Entre Tislit e Isli

De ruta camino del lago Isli, al fondo el lago Tislit. Estos lagos que aparecen en medio de tan inhóspito paisaje tienen, como no podia ser de otra manera, su explicación en la tradición popular bereber, que con mucho gusto os pongo a continuación. Espero que la leyenda os guste tanto como a mi.

Isli y Tislit, un amor prohibido

Imad Alí y Zina pertenecían a dos tribus distintas, Ait Azza y Ait Brahim descendientes de la gran tribu Ait Hadidu, dos tribus enemigas desde tiempos inmemoriales, tanto que las razones del conflicto ya se habian olvidado. Nadie recordaba como comenzó el odio que sin embargo no cesaba.

En las mesetas de Imilchil abundaban los manantiales que permitían a los pastores de ambas tribus beber y abrevar el ganado, pero ese año a causa de la sequía todos los manantiales se agotaron, excepto uno, el de Imilchil, y fue por ello que por primera vez las dos tribus decidieron darse una tregua temporal acordando que una de las tribus utilizaría el manantial por las mañanas mientras que la otra lo haría por las tardes. Y entonces fué cuando nació el amor entre dos corazones que se encontraban a escondidas.

Alí y Zina se veían todos los días, aunque tan solo unos minutos por miedo a que les sorprendieran juntos.
A medida que el tiempo pasaba su amor se hacía más sólido, profundo y tierno, pero urgía tomar una decisión, asi que finalmente decidieron confesar a sus familias, cada uno por su lado, su deseo de unirse y quedaron en reencontrarse de nuevo al día siguiente.

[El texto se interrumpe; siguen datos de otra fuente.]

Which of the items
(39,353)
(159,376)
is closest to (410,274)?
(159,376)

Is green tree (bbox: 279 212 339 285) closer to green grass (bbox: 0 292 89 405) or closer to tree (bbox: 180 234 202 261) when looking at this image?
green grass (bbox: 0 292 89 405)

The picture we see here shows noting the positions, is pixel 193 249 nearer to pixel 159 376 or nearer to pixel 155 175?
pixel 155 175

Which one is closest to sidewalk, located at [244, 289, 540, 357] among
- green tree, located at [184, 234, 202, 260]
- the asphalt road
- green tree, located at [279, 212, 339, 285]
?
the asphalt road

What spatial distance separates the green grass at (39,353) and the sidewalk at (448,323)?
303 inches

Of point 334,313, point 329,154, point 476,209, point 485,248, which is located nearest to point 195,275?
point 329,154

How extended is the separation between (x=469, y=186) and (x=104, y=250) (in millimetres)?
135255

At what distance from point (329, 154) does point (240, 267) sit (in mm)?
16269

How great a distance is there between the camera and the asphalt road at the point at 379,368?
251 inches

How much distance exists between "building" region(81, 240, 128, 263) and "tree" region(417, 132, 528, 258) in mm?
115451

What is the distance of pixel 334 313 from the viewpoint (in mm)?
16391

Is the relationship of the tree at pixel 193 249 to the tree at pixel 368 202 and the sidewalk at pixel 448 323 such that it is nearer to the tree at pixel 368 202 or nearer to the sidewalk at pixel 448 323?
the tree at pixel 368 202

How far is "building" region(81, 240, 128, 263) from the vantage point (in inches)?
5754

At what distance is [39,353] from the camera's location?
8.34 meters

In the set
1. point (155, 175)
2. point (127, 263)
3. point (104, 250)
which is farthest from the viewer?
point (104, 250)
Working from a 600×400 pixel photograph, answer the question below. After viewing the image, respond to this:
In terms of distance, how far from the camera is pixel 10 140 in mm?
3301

Lamentablemente fué imposible destruir ese muro hecho de incomprensión y odio. Nunca llegaron a convencer a sus tribus quienes veían en su unión una traición que les llevaría hacia una alianza con sus enemigos. Todos sus esfuerzos fueron en vano.

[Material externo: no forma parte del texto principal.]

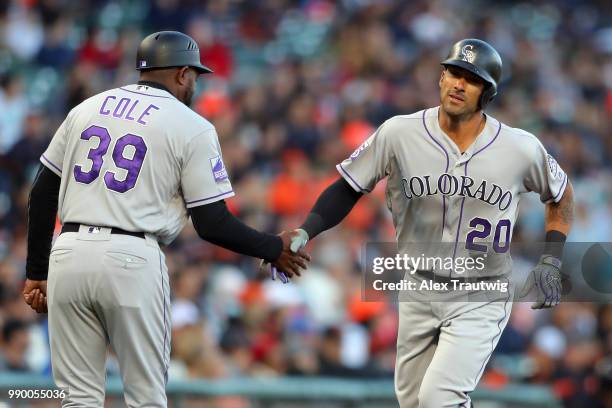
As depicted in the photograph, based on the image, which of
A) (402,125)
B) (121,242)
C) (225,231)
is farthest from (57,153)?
(402,125)

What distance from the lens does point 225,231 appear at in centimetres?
552

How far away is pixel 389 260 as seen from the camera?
6.62 m

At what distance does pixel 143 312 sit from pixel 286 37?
32.2 ft

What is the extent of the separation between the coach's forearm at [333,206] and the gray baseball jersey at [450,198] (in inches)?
9.9

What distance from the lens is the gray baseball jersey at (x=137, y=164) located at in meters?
5.29

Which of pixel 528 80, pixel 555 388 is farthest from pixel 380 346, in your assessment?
pixel 528 80

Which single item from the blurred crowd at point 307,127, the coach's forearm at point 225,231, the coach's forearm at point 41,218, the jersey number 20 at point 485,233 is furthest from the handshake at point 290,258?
the blurred crowd at point 307,127

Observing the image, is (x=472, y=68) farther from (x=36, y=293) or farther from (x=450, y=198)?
(x=36, y=293)

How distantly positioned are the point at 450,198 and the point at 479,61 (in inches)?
26.8

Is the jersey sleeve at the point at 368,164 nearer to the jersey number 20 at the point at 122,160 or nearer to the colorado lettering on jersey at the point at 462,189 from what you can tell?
the colorado lettering on jersey at the point at 462,189

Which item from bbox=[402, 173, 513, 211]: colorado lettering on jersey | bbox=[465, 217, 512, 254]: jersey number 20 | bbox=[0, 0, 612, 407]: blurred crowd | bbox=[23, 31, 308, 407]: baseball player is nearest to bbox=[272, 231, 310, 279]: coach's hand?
bbox=[23, 31, 308, 407]: baseball player

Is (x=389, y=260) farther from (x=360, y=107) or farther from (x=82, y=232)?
(x=360, y=107)

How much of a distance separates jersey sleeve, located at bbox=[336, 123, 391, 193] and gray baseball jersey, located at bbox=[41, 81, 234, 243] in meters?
0.78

Al día siguiente cuando Alí y Zina se reencontraron sobraron las palabras, su destino estaba escrito en sus ojos hinchados de lágrimas. No se hablaron, tan solo se cogieron de las manos y se miraron con avidez sabiendo que sería su último encuentro. Su separación fue desgarradora.

Habiendo decidido no volver a vivir con las personas que fueron la causa de su tristeza se adentraron en el bosque para llorar sin testigos separándose uno de otro varios kilómetros hasta que se encontraron en una hondonada. Por los azares del destino ambos se sentaron simultáneamente sobre sendas piedras y reviviendo los maravillosos y cortos momentos que habían pasado juntos se dejaron llevar por sus penas y las lágrimas comenzaron a aflorar con una fuerza irresistible.

Fué como si dos fuentes surgiesen de sus ojos, nadie asistió a tal diluvio de lágrimas, pero en pocas horas sus babuchas estuvieron rodeadas por grandes charcos que crecían sin parar. Cuando amaneció, sus gentes los echaron en falta y preocupados por su ausencia salieron a buscarlos. Cuando los encontraron, cada uno en su pequeño valle, el agua de sus lágrimas ya alcanzaba sus cabezas y ninguno podía acercarse, pues no sabían nadar. Sus familias les llamaban pero ellos tan sólo respondían con más y más lágrimas. El nivel del agua subió tanto que les cubrió y no se les volvió a ver nunca más.

Así dos hermosos lagos se formaron no lejos de Imilchil que dan vida a tan desértica zona. Aún conservan sus nombres amazigh: “Isli” que es el lago más grande y significa “el novio” y “Tislit”, la novia.

Dicen que sus muertes llevaron a muchos clanes bereberes a terminar con sus escaramuzas y permitir los noviazgos entre diferentes tribus.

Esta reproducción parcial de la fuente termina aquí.